TOON vs JSON Objects: What’s the Difference (and Why It Matters for LLM Prompts)

When working with Large Language Models (LLMs), the way you format your data matters more than you might expect. Two formats often discussed are JSON and TOON.

Both represent structured data, but they are designed for different audiences:

  • JSON is built for software systems
  • TOON is designed to be efficient and clear for LLMs

This article explains the difference in plain English, with examples, and shows when to use each.


What is a JSON Object?

JSON (JavaScript Object Notation) is the most widely used format for structured data on the web.

A JSON object stores data as key–value pairs.

Example JSON

{
  "users": [
    { "id": 1, "name": "Asha", "role": "admin" },
    { "id": 2, "name": "Ravi", "role": "user" }
  ]
}

Why JSON is so popular

  • Supported by almost every programming language
  • Easy to validate and parse
  • Perfect for APIs, databases, and configs

The downside for LLMs

JSON can become verbose:

  • Keys are repeated again and again
  • Lots of quotes, commas, and brackets
  • More text = more tokens = higher cost

For humans and machines, this is fine.
For LLM prompts, it’s often inefficient.


What is a TOON Object?

TOON (Token-Oriented Object Notation) is a compact way to represent the same data model as JSON, but optimized for LLM consumption.

TOON focuses on:

  • Reducing repetition
  • Making structure obvious to the model
  • Saving tokens in large datasets

Example TOON

users[2]{id,name,role}:
  1,Asha,admin
  2,Ravi,user

What’s happening here?

  • The schema (id,name,role) is declared once
  • Each row represents one object
  • The array length ([2]) is explicit

The meaning is the same as JSON, but the format is more compact.

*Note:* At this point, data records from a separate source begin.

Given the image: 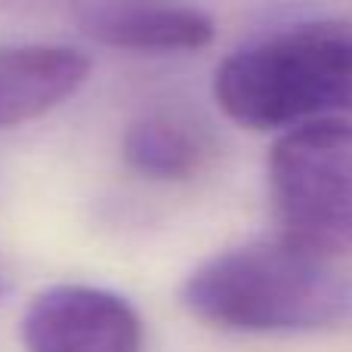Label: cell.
Here are the masks:
<instances>
[{"label": "cell", "mask_w": 352, "mask_h": 352, "mask_svg": "<svg viewBox=\"0 0 352 352\" xmlns=\"http://www.w3.org/2000/svg\"><path fill=\"white\" fill-rule=\"evenodd\" d=\"M182 303L223 331H316L352 318V278L278 238L207 260L186 278Z\"/></svg>", "instance_id": "6da1fadb"}, {"label": "cell", "mask_w": 352, "mask_h": 352, "mask_svg": "<svg viewBox=\"0 0 352 352\" xmlns=\"http://www.w3.org/2000/svg\"><path fill=\"white\" fill-rule=\"evenodd\" d=\"M213 96L226 118L250 130L352 115V31L300 25L238 50L217 68Z\"/></svg>", "instance_id": "7a4b0ae2"}, {"label": "cell", "mask_w": 352, "mask_h": 352, "mask_svg": "<svg viewBox=\"0 0 352 352\" xmlns=\"http://www.w3.org/2000/svg\"><path fill=\"white\" fill-rule=\"evenodd\" d=\"M269 192L281 241L322 260L352 250V124L287 130L269 155Z\"/></svg>", "instance_id": "3957f363"}, {"label": "cell", "mask_w": 352, "mask_h": 352, "mask_svg": "<svg viewBox=\"0 0 352 352\" xmlns=\"http://www.w3.org/2000/svg\"><path fill=\"white\" fill-rule=\"evenodd\" d=\"M22 343L28 352H142V322L115 291L56 285L25 309Z\"/></svg>", "instance_id": "277c9868"}, {"label": "cell", "mask_w": 352, "mask_h": 352, "mask_svg": "<svg viewBox=\"0 0 352 352\" xmlns=\"http://www.w3.org/2000/svg\"><path fill=\"white\" fill-rule=\"evenodd\" d=\"M80 28L102 47L130 53H188L217 37L213 19L179 0H84Z\"/></svg>", "instance_id": "5b68a950"}, {"label": "cell", "mask_w": 352, "mask_h": 352, "mask_svg": "<svg viewBox=\"0 0 352 352\" xmlns=\"http://www.w3.org/2000/svg\"><path fill=\"white\" fill-rule=\"evenodd\" d=\"M90 59L72 47L0 50V130L34 121L84 87Z\"/></svg>", "instance_id": "8992f818"}, {"label": "cell", "mask_w": 352, "mask_h": 352, "mask_svg": "<svg viewBox=\"0 0 352 352\" xmlns=\"http://www.w3.org/2000/svg\"><path fill=\"white\" fill-rule=\"evenodd\" d=\"M213 155V140L188 115L155 111L130 124L124 136V161L152 179H188Z\"/></svg>", "instance_id": "52a82bcc"}, {"label": "cell", "mask_w": 352, "mask_h": 352, "mask_svg": "<svg viewBox=\"0 0 352 352\" xmlns=\"http://www.w3.org/2000/svg\"><path fill=\"white\" fill-rule=\"evenodd\" d=\"M0 291H3V281H0Z\"/></svg>", "instance_id": "ba28073f"}]
</instances>
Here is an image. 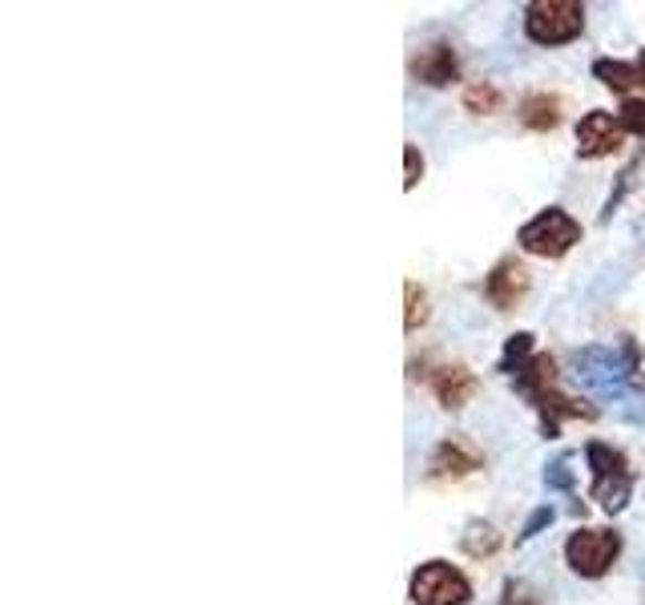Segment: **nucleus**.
Instances as JSON below:
<instances>
[{
    "label": "nucleus",
    "mask_w": 645,
    "mask_h": 605,
    "mask_svg": "<svg viewBox=\"0 0 645 605\" xmlns=\"http://www.w3.org/2000/svg\"><path fill=\"white\" fill-rule=\"evenodd\" d=\"M512 383H516V392L536 408L545 440H553L556 432H561V420H565V416H585V420L597 416V408L573 400V396H565L556 388V363L549 356H533L524 368L512 371Z\"/></svg>",
    "instance_id": "f257e3e1"
},
{
    "label": "nucleus",
    "mask_w": 645,
    "mask_h": 605,
    "mask_svg": "<svg viewBox=\"0 0 645 605\" xmlns=\"http://www.w3.org/2000/svg\"><path fill=\"white\" fill-rule=\"evenodd\" d=\"M585 460H590V472H593V489H590L593 501H601L605 513H622L625 504H629V493H634L629 460L617 449H610V444H601V440H593L590 449H585Z\"/></svg>",
    "instance_id": "f03ea898"
},
{
    "label": "nucleus",
    "mask_w": 645,
    "mask_h": 605,
    "mask_svg": "<svg viewBox=\"0 0 645 605\" xmlns=\"http://www.w3.org/2000/svg\"><path fill=\"white\" fill-rule=\"evenodd\" d=\"M516 243H521L529 255L561 258L581 243V223L569 211H561V206H549V211H541L536 218H529V223L521 226Z\"/></svg>",
    "instance_id": "7ed1b4c3"
},
{
    "label": "nucleus",
    "mask_w": 645,
    "mask_h": 605,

JSON vs TOON: Key Differences

1. Purpose

  • JSON: Data exchange between systems
  • TOON: Efficient data input for LLM prompts

2. Readability style

  • JSON: Braces, brackets, and repeated keys
  • TOON: Clean, table-like structure

3. Token efficiency

  • JSON: Repeats field names for every object
  • TOON: Defines fields once, then lists values

This makes TOON especially useful for:

  • Product lists
  • User tables
  • Order line items
  • Inventory data

4. Best use cases

Use caseBetter choice
APIs & backend systemsJSON
Large lists in promptsTOON
LLM context optimizationTOON
App-level parsingJSON

How TOON Helps When Using LLMs

When people say “fetch data from an LLM,” they usually mean:

  1. Feeding structured data into the model
  2. Getting structured data out of the model

TOON is mainly helpful for input.

A practical workflow

  1. Keep JSON in your application
  2. Convert JSON → TOON before sending data to the LLM
  3. Ask the LLM to return JSON
  4. Parse JSON output in your code

This gives you the best of both worlds:

  • Compact input
  • Reliable output

Example: TOON In, JSON Out

Prompt (data in TOON)

products[3]{sku,name,price,stock}:
  A1,Shampoo,6.99,12
  A2,Soap,2.49,0
  A3,Toothpaste,3.99,5

Task:
1. Return all out-of-stock products
2. Return the cheapest in-stock product
Output valid JSON only.

Model Output (JSON)

{
  "out_of_stock": [
    { "sku": "A2", "name": "Soap" }
  ],
  "cheapest_in_stock": {
    "sku": "A3",
    "name": "Toothpaste",
    "price": 3.99
  }
}

When You Should Stick With JSON

Use JSON when:

  • You’re building APIs
  • Data is deeply nested or irregular
  • You need strict schemas and tooling
  • Data flows between multiple systems

When TOON Makes Sense

Use TOON when:

  • Prompts contain large, repetitive datasets
  • Token cost matters
  • You want LLMs to clearly understand tabular data
  • You only need TOON as a temporary prompt format

Final Takeaway

  • JSON is the universal language of structured data for software.
  • TOON is a compact, LLM-friendly way to represent that same data inside prompts.

Think of TOON not as a replacement for JSON, but as a prompt-level optimization layer.